The End of Science began, you might say, with a mistake. I have no regrets, and I still believe the book’s core thesis: “If one believes in science, one must accept the possibility—even the probability–that the great era of scientific discovery is over. By science I mean not applied science but science at its purest and grandest, the primordial human quest to understand the universe and our place in it. Further research may yield no more great revelations or revolutions but only incremental, diminishing returns.”

After my talk, my Stevens colleague Alex Wellerstein, an historian of nuclear weapons, spelled out his concerns in an email:

My only issue is that you’ve set things up so that methodologically it will be very hard for you to be wrong, because your goalposts are pretty subjective. Which you can see as an advantage or disadvantage as you see fit!

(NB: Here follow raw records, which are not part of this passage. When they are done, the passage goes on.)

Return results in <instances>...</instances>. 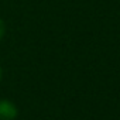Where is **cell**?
<instances>
[{
	"label": "cell",
	"mask_w": 120,
	"mask_h": 120,
	"mask_svg": "<svg viewBox=\"0 0 120 120\" xmlns=\"http://www.w3.org/2000/svg\"><path fill=\"white\" fill-rule=\"evenodd\" d=\"M19 114L17 106L7 99L0 100V120H14Z\"/></svg>",
	"instance_id": "1"
},
{
	"label": "cell",
	"mask_w": 120,
	"mask_h": 120,
	"mask_svg": "<svg viewBox=\"0 0 120 120\" xmlns=\"http://www.w3.org/2000/svg\"><path fill=\"white\" fill-rule=\"evenodd\" d=\"M4 34H6V24H4V21L0 19V41H2V38L4 37Z\"/></svg>",
	"instance_id": "2"
},
{
	"label": "cell",
	"mask_w": 120,
	"mask_h": 120,
	"mask_svg": "<svg viewBox=\"0 0 120 120\" xmlns=\"http://www.w3.org/2000/svg\"><path fill=\"white\" fill-rule=\"evenodd\" d=\"M2 75H3V71H2V65H0V81H2Z\"/></svg>",
	"instance_id": "3"
}]
</instances>
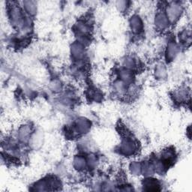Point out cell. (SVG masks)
Instances as JSON below:
<instances>
[{
	"label": "cell",
	"mask_w": 192,
	"mask_h": 192,
	"mask_svg": "<svg viewBox=\"0 0 192 192\" xmlns=\"http://www.w3.org/2000/svg\"><path fill=\"white\" fill-rule=\"evenodd\" d=\"M24 5L26 11L29 14H32V11L35 10V5L33 2H24Z\"/></svg>",
	"instance_id": "1"
}]
</instances>
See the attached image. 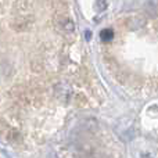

I think many physicists and cosmologists would call the dark matter/energy thing a massive re-orientation of their view of the universe (e.g., the majority of the universe is matter visible only by its mass signature–that’s pretty weird), if the explanation of it ends up being something other than “we fudged our original equations” (as Einstein’s cosmological constant sort of was).

I also think your putting of the mind/body/consciousness problem into the category of “unsolvable” is premature. Either it has a paradigm-busting explanation, or it just has a very boring answer (i.e. a product of just increasing the number of synapses or something), but either way, I don’t think there’s anything special about it, other than the fact that we are not sure of the right questions to ask.

Which gets at the bigger question — what are the odds we’ve been asking the right questions about the world all of this time? (Or that we asked all of the right ones by the end of the Cold War?) It just seems unlikely on the face of it that we’ve had a basically correct track record, given how off we know other human beings have been in the past… The appearance of this [may have] more to do with the structure of scientific research and funding in the late-20th and early-21st centuries than any fundamental epistemological difference. (And the fact that your “end of science” coincides with the “end of the Cold War” seems unlikely to be a coincidence to my historian eyes–the amount of money going into fundamental research declined dramatically from the 1970s onward).

I hope that, as my book enters its third decade, it keeps provoking these sorts of smart objections, even if they always fail to budge me from my own beliefs.